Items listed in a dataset
* * * * * * *
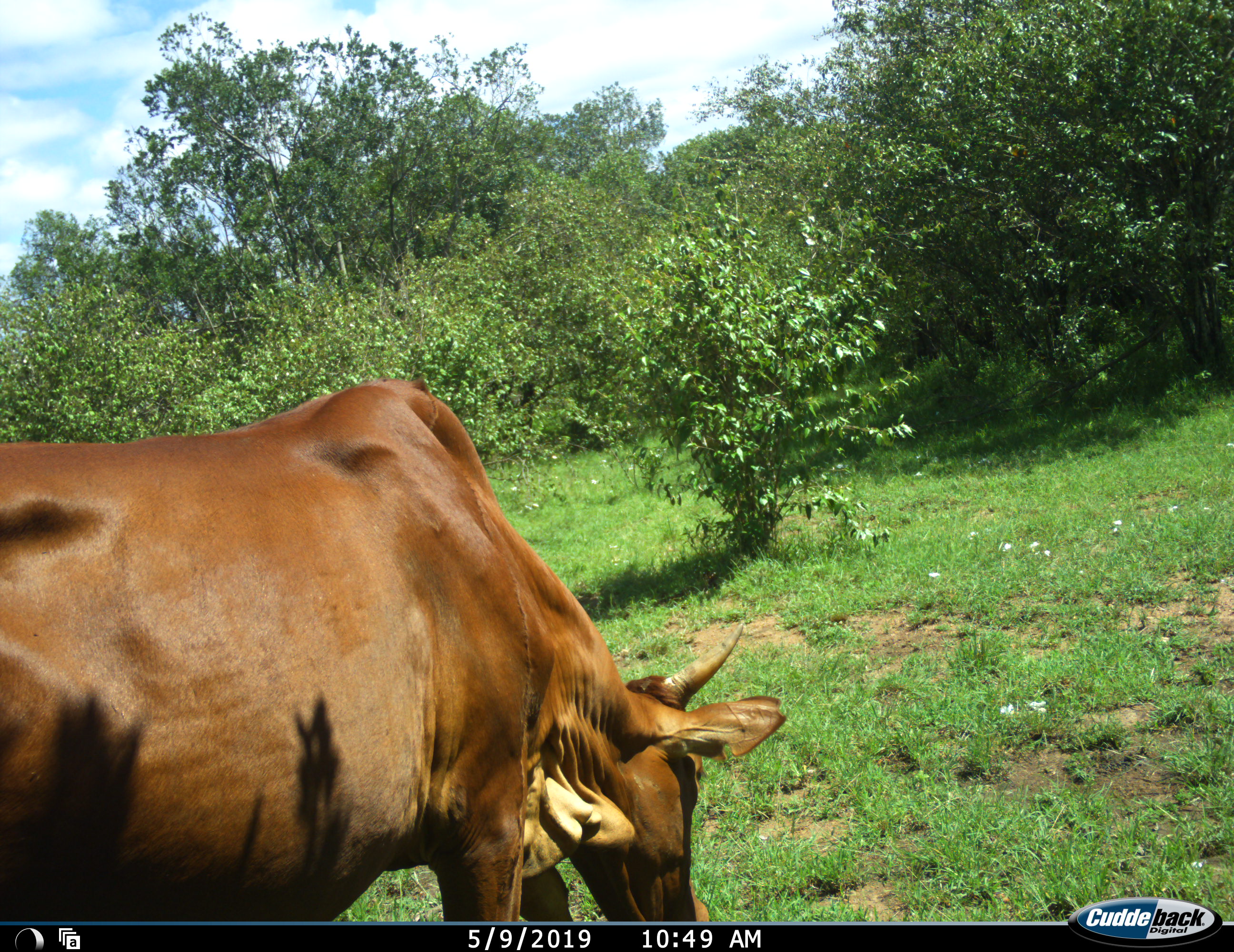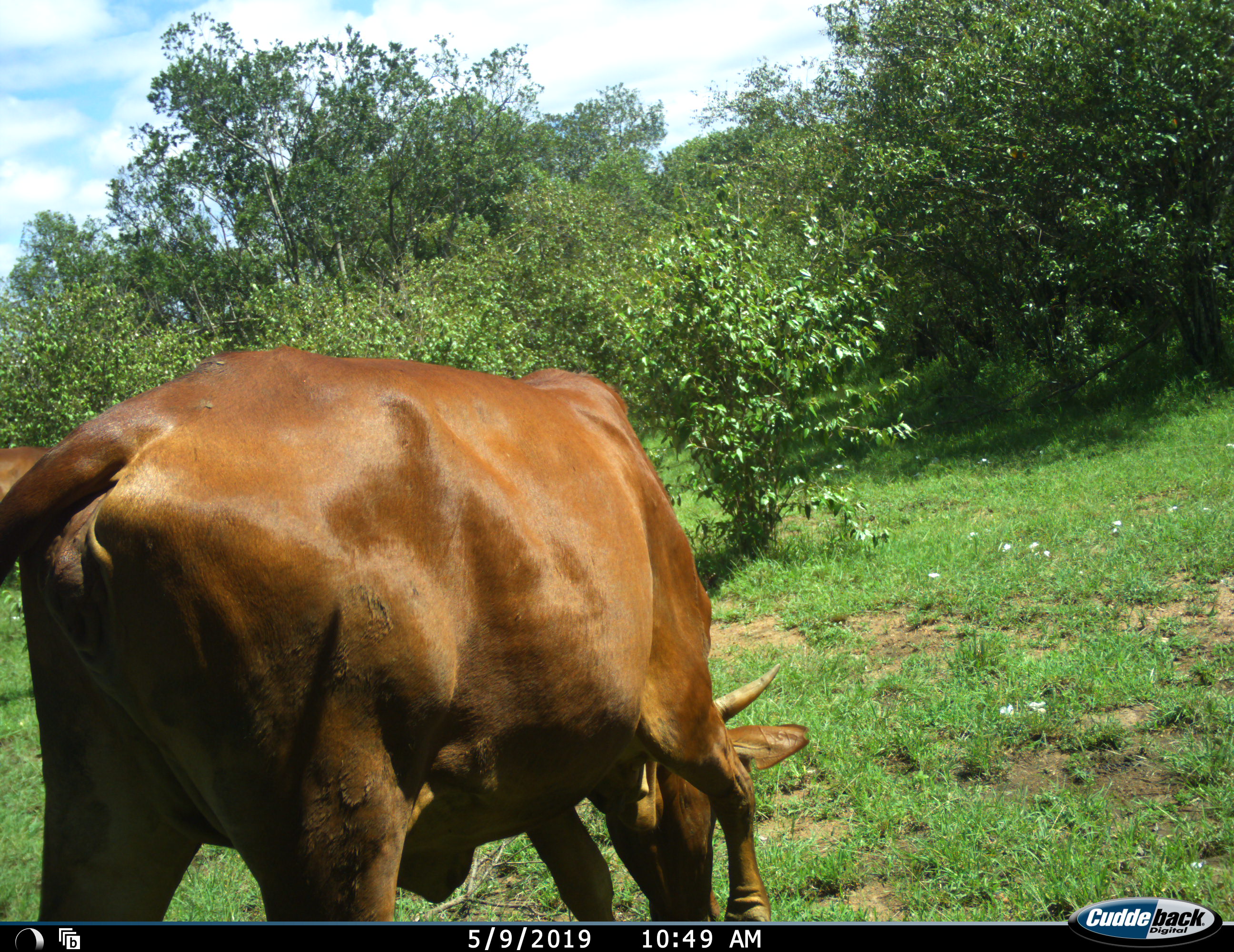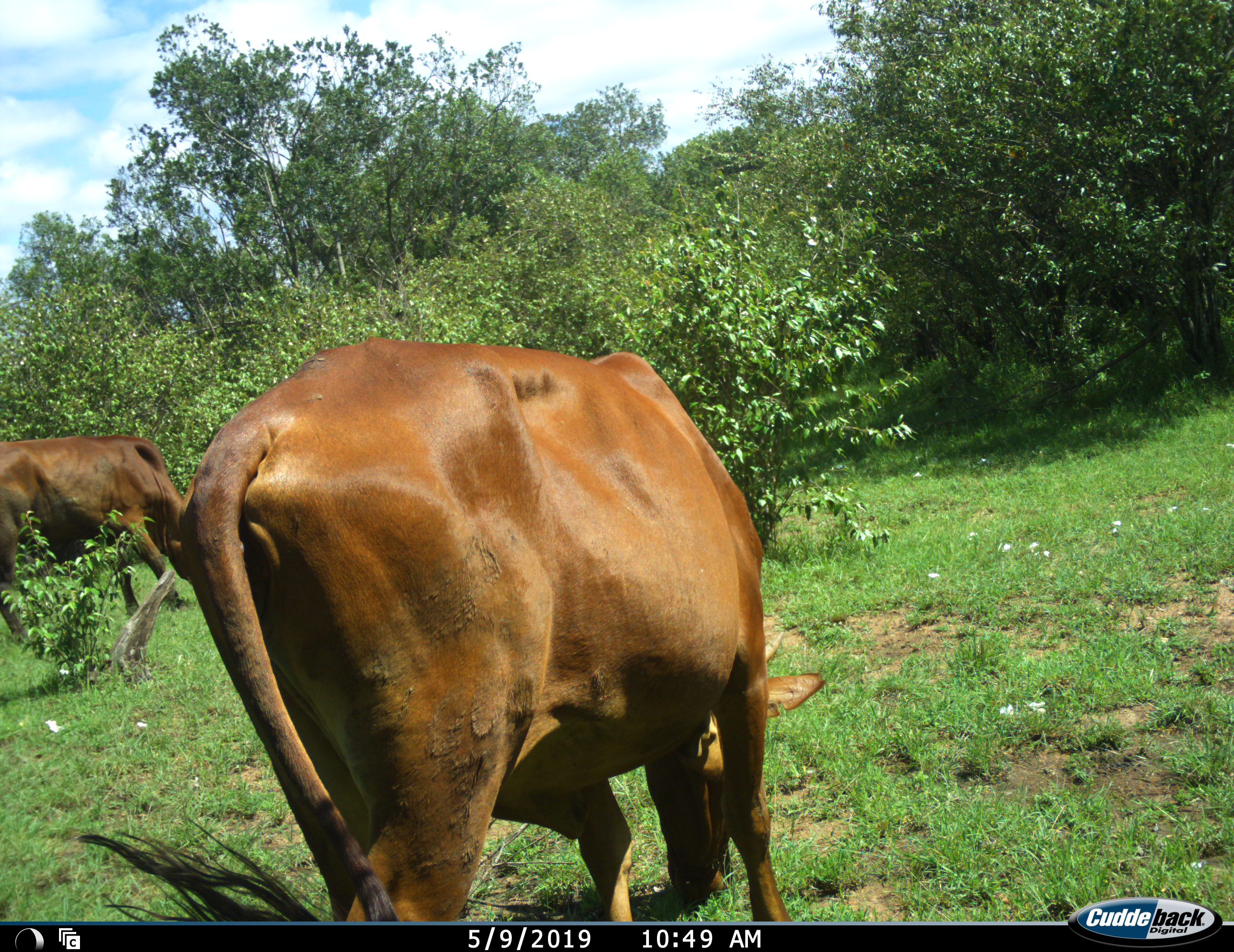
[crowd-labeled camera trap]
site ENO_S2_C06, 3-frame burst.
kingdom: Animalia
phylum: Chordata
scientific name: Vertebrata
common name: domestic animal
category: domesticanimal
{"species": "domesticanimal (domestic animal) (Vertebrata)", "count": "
* * * * * * *
• **GOAL OF THE EXERCISE**: Please write out all of the data verbatim, with no pictures in the copy.

• **OUTPUT OF THE EXERCISE**:
[crowd-labeled camera trap]
site ENO_S2_C06, 3-frame burst.
kingdom: Animalia
phylum: Chordata
scientific name: Vertebrata
common name: domestic animal
category: domesticanimal
{"species": "domesticanimal (domestic animal) (Vertebrata)", "count": "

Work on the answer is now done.